Other grasses are useful as cover crops. When choosing species, be careful to avoid perennials such as fescue and perennial rye—while appropriate for permanent covers like pastures, they can be difficult to kill in more temporary cover cropping schemes. I have found “annual rye” or “Italian rye” (Lolium multiflorum) an especially useful grass cover—it is easy to grow, palatable to livestock, and suppresses weeds well. (Do note, though, that it can itself become a “weed” for following crops if allowed to set seeds.) This coming season I will be planting a sorghum/sudangrass hybrid (Sorghum x drummondii) for the first time. This is an excellent grass for summer (when most other grasses slow down a lot). Growing five to seven feet tall, it produces a tremendous amount of biomass, both above and below the soil; and will regrow after cutting, so can be used for mulches, hay, and warm-weather livestock forage. My ducks and geese love it.
Some of the common crucifers grown for people food also serve well as cover crops. Turnips, mustards, kale, and rape have a “cleansing effect” on the soil, ridding it of fungal diseases and parasites, such as root knot nematode. All are easy, fast-growing crops, and make excellent green forage for poultry, pigs, and other livestock. Grow them spring or fall—none of them do well as a hot-weather crop.

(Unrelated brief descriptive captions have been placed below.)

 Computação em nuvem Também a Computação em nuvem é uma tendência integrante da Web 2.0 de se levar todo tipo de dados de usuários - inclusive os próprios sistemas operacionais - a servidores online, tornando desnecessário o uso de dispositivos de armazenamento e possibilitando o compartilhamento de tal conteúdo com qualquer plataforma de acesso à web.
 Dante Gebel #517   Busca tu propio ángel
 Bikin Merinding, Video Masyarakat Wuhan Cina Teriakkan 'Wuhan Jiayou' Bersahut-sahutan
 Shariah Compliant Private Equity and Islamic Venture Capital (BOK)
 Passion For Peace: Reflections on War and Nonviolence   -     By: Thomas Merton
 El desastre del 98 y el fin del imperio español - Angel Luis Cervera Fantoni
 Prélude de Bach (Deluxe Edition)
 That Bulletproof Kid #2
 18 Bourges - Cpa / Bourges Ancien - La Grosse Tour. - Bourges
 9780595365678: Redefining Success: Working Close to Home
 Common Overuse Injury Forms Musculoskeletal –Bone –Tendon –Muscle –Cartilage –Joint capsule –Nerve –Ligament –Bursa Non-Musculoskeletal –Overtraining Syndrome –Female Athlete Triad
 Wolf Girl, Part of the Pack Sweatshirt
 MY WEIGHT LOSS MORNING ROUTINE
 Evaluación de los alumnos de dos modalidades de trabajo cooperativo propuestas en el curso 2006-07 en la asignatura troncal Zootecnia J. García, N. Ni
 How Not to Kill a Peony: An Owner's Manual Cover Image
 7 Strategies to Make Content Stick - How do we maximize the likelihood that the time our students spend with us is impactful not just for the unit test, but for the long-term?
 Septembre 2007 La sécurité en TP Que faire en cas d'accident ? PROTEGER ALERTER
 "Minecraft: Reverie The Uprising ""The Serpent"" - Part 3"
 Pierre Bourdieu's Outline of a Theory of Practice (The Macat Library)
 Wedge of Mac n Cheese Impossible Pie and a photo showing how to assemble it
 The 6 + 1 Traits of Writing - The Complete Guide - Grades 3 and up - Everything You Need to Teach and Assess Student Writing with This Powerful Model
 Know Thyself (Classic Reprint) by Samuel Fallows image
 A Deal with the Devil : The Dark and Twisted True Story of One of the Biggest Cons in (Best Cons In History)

Buckwheat (Fagopyrum esculentum) is one of the most useful of all summer covers. As the “instant cover crop,” it is probably the best choice as a “filler” between harvest of a spring crop and planting of a fall crop. Though it does not provide as much biomass as many alternatives, its rapid rate of growth and dense canopy suppress weeds well. The stems are hollow and fragile, making this crop an easy one to sweep aside in preparation for other plantings, either with a rake or even by hand. If I send in the chickens to do the job, the buckwheat seems to melt away over the course of a couple of days. Poultry love the seeds, whether green or mature. Buckwheat is extremely sensitive to cold, dying back with the first touch of frost. But we can actually use that fact to advantage, as in the use of buckwheat as a fall nurse crop described above. A somewhat more cold hardy variant is tartary buckwheat (F. tartaricum), with mature seeds of higher protein content than common buckwheat. The seeds of both species have a long history of use as food for both people and livestock.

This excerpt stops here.